• Items
- - - - -
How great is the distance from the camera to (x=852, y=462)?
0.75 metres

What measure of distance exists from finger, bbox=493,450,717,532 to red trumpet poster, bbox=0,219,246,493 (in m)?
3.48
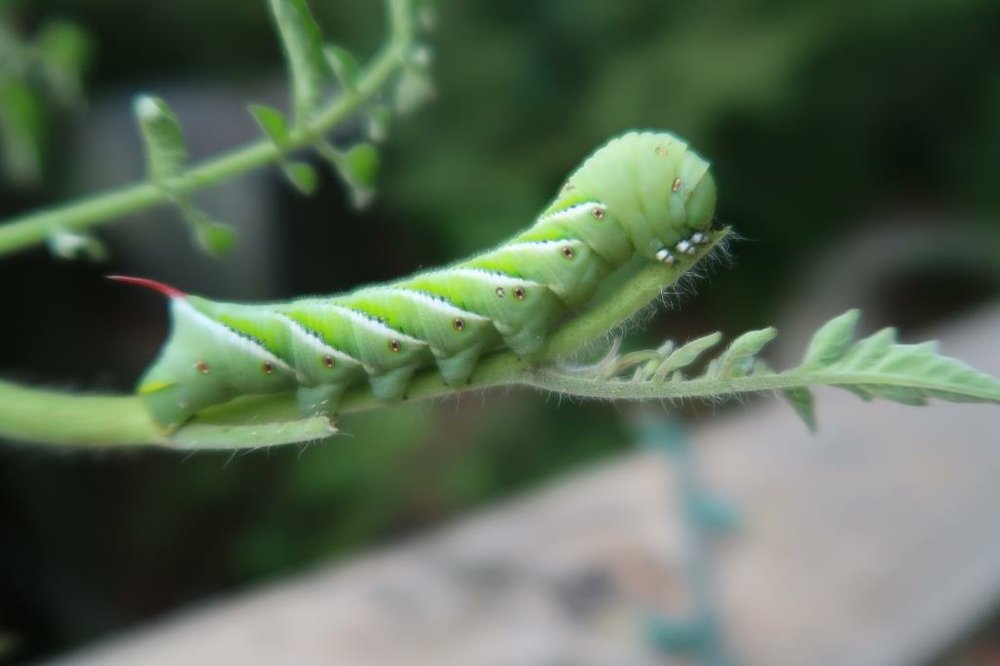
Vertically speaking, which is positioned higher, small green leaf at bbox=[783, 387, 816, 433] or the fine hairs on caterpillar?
the fine hairs on caterpillar

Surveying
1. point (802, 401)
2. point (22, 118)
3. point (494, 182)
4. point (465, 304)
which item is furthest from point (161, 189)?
point (494, 182)

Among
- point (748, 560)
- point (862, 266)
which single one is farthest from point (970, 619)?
point (862, 266)

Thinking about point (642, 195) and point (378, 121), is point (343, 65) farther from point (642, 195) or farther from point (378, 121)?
point (642, 195)

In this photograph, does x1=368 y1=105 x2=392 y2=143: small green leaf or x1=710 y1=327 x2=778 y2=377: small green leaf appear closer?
x1=710 y1=327 x2=778 y2=377: small green leaf

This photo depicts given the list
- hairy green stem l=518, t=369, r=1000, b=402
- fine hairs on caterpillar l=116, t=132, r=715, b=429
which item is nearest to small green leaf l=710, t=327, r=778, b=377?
hairy green stem l=518, t=369, r=1000, b=402

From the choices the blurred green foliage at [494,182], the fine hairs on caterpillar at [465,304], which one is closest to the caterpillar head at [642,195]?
the fine hairs on caterpillar at [465,304]

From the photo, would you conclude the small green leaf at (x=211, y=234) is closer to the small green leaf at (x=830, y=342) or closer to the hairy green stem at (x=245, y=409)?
the hairy green stem at (x=245, y=409)

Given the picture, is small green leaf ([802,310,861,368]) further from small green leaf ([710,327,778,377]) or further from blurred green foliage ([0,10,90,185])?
blurred green foliage ([0,10,90,185])
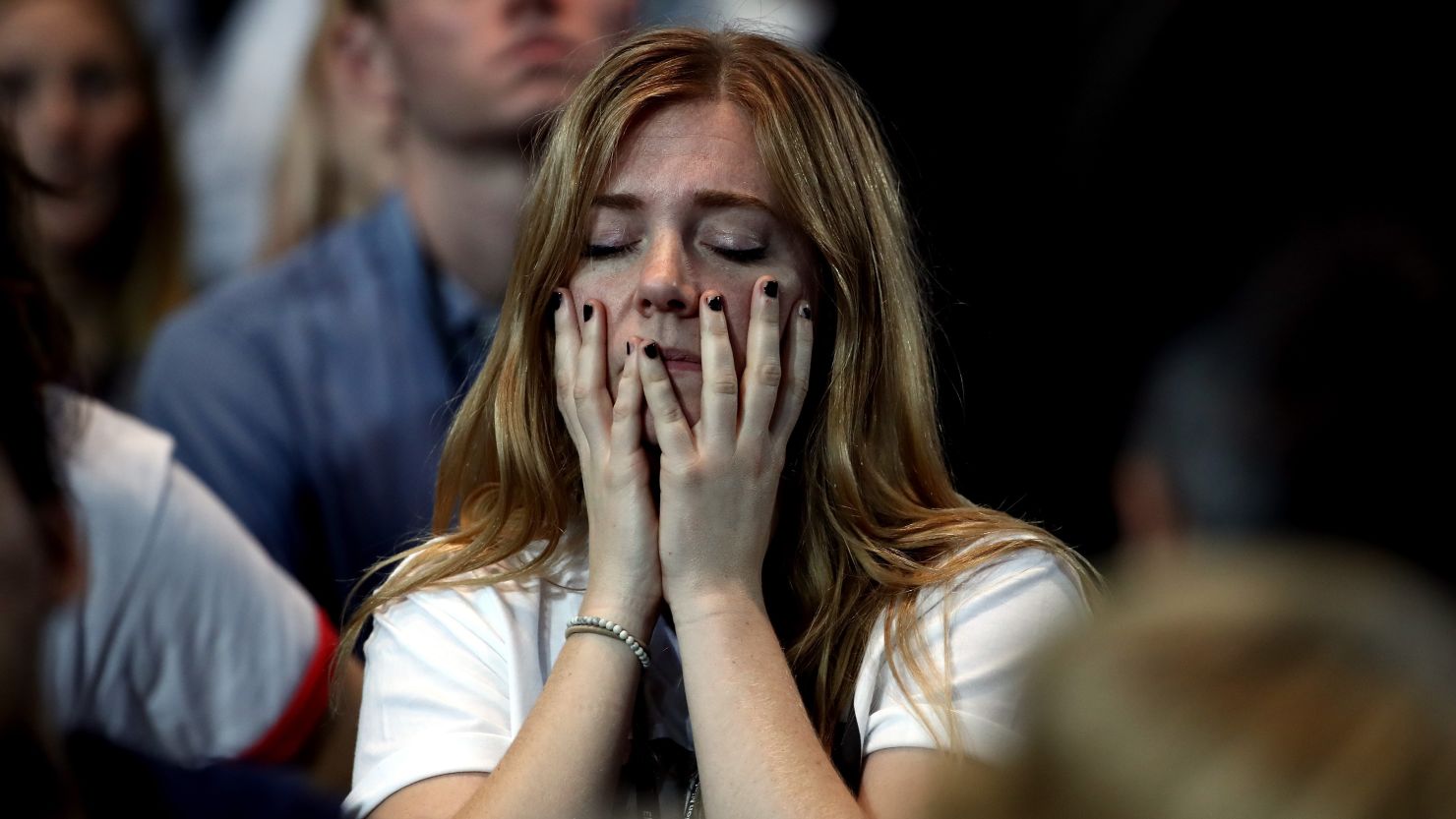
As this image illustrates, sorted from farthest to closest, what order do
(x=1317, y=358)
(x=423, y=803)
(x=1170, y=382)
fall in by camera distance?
(x=1170, y=382)
(x=1317, y=358)
(x=423, y=803)

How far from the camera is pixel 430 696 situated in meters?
1.85

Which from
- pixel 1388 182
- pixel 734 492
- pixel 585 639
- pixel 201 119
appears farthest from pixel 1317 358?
Answer: pixel 201 119

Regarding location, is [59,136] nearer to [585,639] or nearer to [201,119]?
[201,119]

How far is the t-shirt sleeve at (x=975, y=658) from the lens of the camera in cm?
177

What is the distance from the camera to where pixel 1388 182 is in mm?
2842

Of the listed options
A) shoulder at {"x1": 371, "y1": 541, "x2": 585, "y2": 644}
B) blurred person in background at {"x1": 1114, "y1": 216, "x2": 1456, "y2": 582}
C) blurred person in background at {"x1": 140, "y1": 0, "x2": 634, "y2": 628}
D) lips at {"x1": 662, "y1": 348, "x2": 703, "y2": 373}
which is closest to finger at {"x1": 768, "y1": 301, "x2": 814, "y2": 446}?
lips at {"x1": 662, "y1": 348, "x2": 703, "y2": 373}

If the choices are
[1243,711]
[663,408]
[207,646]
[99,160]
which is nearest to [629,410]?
[663,408]

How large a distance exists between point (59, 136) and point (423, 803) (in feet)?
7.06

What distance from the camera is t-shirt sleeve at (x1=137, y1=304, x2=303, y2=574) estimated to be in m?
2.91

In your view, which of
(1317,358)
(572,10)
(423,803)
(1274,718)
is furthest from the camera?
(572,10)

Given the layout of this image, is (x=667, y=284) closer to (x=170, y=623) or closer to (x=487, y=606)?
(x=487, y=606)

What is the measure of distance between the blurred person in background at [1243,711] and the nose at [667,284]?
3.39 feet

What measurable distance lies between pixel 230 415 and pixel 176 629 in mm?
869

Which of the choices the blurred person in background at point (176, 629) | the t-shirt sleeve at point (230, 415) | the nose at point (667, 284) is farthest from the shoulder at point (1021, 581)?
the t-shirt sleeve at point (230, 415)
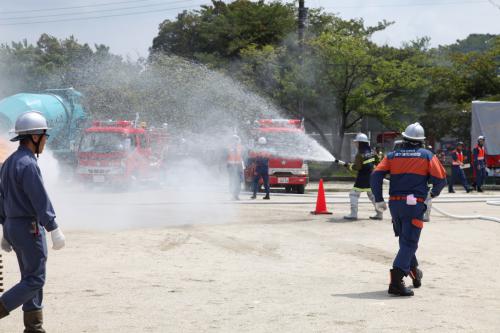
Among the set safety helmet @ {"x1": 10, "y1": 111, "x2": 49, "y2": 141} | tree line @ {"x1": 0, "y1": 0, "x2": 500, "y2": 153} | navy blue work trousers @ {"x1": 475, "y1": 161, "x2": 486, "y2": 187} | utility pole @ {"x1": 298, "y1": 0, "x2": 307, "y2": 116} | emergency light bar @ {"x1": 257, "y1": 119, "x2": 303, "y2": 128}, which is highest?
utility pole @ {"x1": 298, "y1": 0, "x2": 307, "y2": 116}

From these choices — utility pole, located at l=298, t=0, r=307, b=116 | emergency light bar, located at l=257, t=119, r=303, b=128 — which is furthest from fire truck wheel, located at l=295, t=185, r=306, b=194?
utility pole, located at l=298, t=0, r=307, b=116

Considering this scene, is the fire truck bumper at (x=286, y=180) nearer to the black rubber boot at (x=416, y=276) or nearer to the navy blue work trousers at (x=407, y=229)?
the black rubber boot at (x=416, y=276)

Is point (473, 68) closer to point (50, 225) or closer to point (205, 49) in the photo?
point (205, 49)

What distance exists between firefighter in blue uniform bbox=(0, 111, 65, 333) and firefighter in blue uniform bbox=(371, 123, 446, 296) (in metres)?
3.74

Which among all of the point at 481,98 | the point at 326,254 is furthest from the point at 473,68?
the point at 326,254

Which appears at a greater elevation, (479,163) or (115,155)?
(115,155)

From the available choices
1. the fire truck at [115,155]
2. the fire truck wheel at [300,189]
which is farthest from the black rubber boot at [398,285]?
the fire truck at [115,155]

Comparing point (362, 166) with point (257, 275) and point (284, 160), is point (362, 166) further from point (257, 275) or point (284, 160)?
point (284, 160)

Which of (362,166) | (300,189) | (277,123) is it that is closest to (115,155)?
(277,123)

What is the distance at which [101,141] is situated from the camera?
80.9 feet

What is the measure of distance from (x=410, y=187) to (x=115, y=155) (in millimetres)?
17242

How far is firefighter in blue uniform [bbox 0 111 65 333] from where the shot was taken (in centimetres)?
573

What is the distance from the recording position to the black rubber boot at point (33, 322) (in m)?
5.91

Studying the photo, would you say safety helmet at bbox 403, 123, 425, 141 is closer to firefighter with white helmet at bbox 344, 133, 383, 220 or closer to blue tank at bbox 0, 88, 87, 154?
firefighter with white helmet at bbox 344, 133, 383, 220
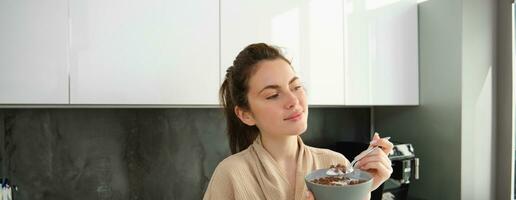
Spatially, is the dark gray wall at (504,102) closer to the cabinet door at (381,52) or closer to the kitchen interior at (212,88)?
the kitchen interior at (212,88)

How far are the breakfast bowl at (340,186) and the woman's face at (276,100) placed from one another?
134 millimetres

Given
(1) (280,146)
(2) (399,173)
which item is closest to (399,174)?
(2) (399,173)

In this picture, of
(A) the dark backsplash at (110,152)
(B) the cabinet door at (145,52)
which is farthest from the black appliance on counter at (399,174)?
(B) the cabinet door at (145,52)

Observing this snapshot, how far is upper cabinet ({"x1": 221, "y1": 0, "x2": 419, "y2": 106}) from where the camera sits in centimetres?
133

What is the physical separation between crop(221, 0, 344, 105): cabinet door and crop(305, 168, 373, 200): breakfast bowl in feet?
2.13

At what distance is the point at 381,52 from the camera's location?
5.49 feet

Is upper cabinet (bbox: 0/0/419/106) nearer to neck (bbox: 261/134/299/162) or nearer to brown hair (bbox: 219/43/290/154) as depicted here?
brown hair (bbox: 219/43/290/154)

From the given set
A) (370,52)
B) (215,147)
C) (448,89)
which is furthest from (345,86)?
(215,147)

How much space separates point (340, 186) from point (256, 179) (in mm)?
271

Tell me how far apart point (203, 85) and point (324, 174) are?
1.98ft

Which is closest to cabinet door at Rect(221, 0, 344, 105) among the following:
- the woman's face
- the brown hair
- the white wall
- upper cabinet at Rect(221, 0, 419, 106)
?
upper cabinet at Rect(221, 0, 419, 106)

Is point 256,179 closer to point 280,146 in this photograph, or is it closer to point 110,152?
point 280,146

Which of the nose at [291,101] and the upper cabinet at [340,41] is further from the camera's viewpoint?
the upper cabinet at [340,41]

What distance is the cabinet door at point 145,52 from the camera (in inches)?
41.6
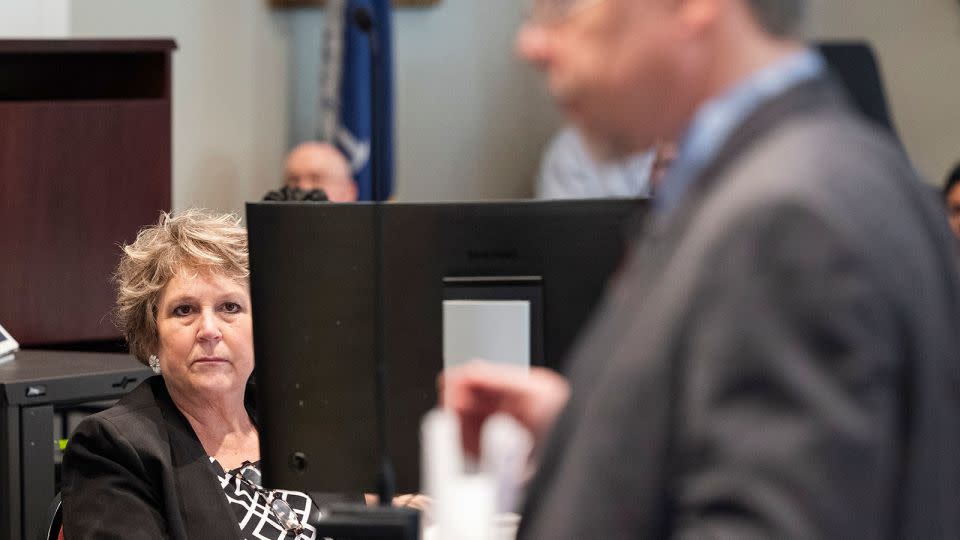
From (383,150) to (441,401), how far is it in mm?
3761

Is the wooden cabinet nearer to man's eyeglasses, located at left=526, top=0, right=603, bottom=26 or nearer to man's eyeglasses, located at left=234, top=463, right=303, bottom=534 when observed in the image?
man's eyeglasses, located at left=234, top=463, right=303, bottom=534

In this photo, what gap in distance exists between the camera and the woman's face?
91.7 inches

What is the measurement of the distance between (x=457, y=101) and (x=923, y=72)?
6.33ft

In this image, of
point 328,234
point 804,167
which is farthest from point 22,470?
point 804,167

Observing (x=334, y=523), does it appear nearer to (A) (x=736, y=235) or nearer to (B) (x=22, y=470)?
(A) (x=736, y=235)

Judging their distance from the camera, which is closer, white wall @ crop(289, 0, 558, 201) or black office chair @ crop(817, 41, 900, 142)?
black office chair @ crop(817, 41, 900, 142)

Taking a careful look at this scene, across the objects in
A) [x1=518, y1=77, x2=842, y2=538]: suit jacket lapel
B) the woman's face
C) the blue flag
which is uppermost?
the blue flag

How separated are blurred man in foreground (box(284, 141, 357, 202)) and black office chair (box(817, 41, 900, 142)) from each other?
2.95 m

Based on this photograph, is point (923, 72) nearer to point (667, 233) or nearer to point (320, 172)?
point (320, 172)

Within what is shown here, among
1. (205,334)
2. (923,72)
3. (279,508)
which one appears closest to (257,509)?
(279,508)

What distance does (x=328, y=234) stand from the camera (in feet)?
5.66

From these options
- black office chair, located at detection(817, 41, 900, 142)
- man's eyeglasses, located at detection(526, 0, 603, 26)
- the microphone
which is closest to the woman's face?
black office chair, located at detection(817, 41, 900, 142)

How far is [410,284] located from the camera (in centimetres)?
173

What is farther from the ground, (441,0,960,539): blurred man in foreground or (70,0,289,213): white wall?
(70,0,289,213): white wall
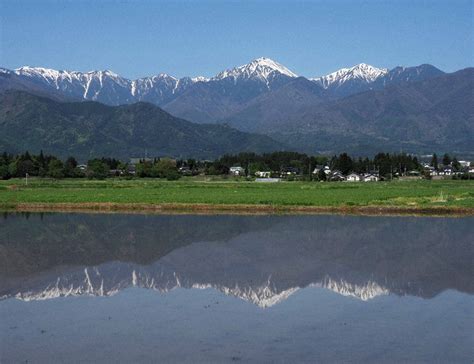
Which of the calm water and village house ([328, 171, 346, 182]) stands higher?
village house ([328, 171, 346, 182])

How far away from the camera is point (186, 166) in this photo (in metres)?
110

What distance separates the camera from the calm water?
11539 mm

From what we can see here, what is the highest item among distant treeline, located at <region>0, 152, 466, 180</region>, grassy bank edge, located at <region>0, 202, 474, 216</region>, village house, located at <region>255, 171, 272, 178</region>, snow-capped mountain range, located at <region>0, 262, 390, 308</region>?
distant treeline, located at <region>0, 152, 466, 180</region>

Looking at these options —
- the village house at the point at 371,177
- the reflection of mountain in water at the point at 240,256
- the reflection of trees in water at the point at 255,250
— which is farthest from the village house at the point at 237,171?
the reflection of mountain in water at the point at 240,256

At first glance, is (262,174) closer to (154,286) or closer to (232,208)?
(232,208)

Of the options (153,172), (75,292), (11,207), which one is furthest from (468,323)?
(153,172)

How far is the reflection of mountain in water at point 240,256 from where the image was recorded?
678 inches

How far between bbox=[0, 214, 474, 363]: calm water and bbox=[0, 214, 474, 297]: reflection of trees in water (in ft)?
0.21

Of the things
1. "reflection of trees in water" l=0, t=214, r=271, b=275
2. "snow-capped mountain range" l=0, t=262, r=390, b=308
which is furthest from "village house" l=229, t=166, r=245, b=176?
"snow-capped mountain range" l=0, t=262, r=390, b=308

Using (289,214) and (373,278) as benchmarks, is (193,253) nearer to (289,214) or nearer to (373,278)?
(373,278)

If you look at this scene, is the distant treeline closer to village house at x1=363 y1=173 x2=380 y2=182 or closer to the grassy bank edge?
village house at x1=363 y1=173 x2=380 y2=182

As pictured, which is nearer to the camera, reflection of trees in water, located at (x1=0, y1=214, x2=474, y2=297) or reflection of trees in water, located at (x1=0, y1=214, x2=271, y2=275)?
reflection of trees in water, located at (x1=0, y1=214, x2=474, y2=297)

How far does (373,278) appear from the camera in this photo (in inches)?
716

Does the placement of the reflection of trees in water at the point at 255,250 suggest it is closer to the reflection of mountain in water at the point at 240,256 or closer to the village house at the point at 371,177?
the reflection of mountain in water at the point at 240,256
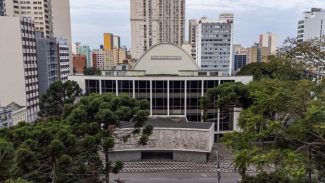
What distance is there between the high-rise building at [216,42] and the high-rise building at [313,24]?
72.8 ft

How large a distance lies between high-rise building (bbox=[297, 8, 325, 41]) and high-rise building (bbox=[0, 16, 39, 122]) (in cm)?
5834

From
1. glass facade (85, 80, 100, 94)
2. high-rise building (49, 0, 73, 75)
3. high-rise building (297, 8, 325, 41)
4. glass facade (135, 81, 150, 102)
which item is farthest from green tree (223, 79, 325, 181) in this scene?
high-rise building (49, 0, 73, 75)

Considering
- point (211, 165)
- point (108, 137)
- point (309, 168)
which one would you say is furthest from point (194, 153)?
point (309, 168)

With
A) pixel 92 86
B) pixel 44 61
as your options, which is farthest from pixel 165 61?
pixel 44 61

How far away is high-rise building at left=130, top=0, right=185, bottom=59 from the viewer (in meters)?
98.2

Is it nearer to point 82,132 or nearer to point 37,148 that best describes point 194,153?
point 82,132

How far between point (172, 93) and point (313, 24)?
49088mm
- - - - -
• Aim
Take the rows from the line containing "How large a distance lies" through the end of the rows and write them out again, changing "glass facade" to "glass wall" and leaving everything else as it is.

• Response
How large a distance lies between high-rise building (bbox=[297, 8, 325, 41]) and high-rise building (bbox=[0, 16, 39, 122]) (in cm)?
5834

From
1. glass wall (85, 80, 100, 94)
2. high-rise building (49, 0, 73, 75)
3. high-rise building (297, 8, 325, 41)
4. glass wall (135, 81, 150, 102)
which item is farthest from green tree (223, 79, 325, 181) in this scene?
high-rise building (49, 0, 73, 75)

Considering
- point (211, 165)
- point (108, 137)
- point (309, 168)
which one would you say is furthest from point (194, 153)?
point (309, 168)

With
A) pixel 92 86
B) pixel 44 61
as your options, which is farthest from pixel 165 61?
pixel 44 61

How far away is high-rise building at left=130, top=0, right=185, bottom=59 from the viewer (in meters)?
98.2

Is it nearer to point 82,132 or nearer to point 37,148 that best describes point 194,153?
point 82,132

How far between point (172, 93) and point (313, 24)?
49088mm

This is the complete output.